Summary

On October 10, 2019 at 7:18 PM ET, we experienced an outage impacting all customer sites. Customers experienced intermittent slow and failing requests in a 22-minute window, after which we made a full recovery. In the interest of transparency, this post details the root causes of the outage and what we've learned.

Timeline and Investigation

At 7:18 PM ET on October 10th, we were alerted to intermittent errors loading Squarespace websites.

At 5:38 PM ET, prior to the outage, our database team received alerts from internal monitoring that a portion of our main database cluster was having performance problems. These issues were affecting only secondary database replicas, and were not causing any disruption to service. Our on-call engineers began to triage the failures, and discovered that replicas were failing while attempting to allocate memory. At 7:18 PM ET, a primary replica failed which led the team to take mitigating action. To reduce the memory usage of the primary replicas, and provide more time for debugging, they began a rolling restart of all affected instances. This lasted for 22 minutes and prevented further impact. By 7:39 PM ET, all instances were in a healthy state, and the incident commander declared an all-clear at 7:58 PM ET.

After the systems were healthy again, the database team investigated further and found that the database failures were caused by instances hitting a memlock limit. The database uses memlock to lock pages into memory, preventing information from being written to disk. Memlock limits keep processes from overusing that system and degrading performance. After a recent configuration change to the database, the system had gradually approached the configured memlock limit resulting in the initial incident.

Remediation and Prevention

We took several steps to prevent a recurrence of this issue. First, we adjusted our internal memlock limits to reflect a value more appropriate for our expected usage.

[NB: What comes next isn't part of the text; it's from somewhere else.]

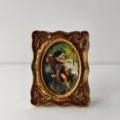 Vista dettagliata della cornice in resina vintage con bordi dorati decorati e stampa d'arte classica. - Interno 6x8 Esterno 8.5x11CM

Second, we added monitoring to give us insight into when we’re approaching this particular limit. Implementing those mitigation steps prevents future outages, allowing us to provide a reliable platform for our customers.

A Final Word

We sincerely apologize for this outage and any inconvenience it may have caused our customers and their visitors. We have taken this opportunity to learn and to improve our infrastructure so that we can prevent similar incidents from occurring in the future.

Posted Oct 30, 2019 - 10:15 EDT

Resolved

This incident has been resolved and we have confirmed that all systems are operational. Thank you for your patience.

Posted Oct 10, 2019 - 19:58 EDT

Monitoring

A resolution has been implemented and we are monitoring closely before resolving the issue.

Posted Oct 10, 2019 - 19:47 EDT

Identified

The issue has been identified and a fix is being implemented.

Posted Oct 10, 2019 - 19:31 EDT

Investigating

We are investigating connectivity issues related to most Squarespace sites. We will provide more information as soon as possible.

Posted Oct 10, 2019 - 19:23 EDT

This incident affected: Site Loading.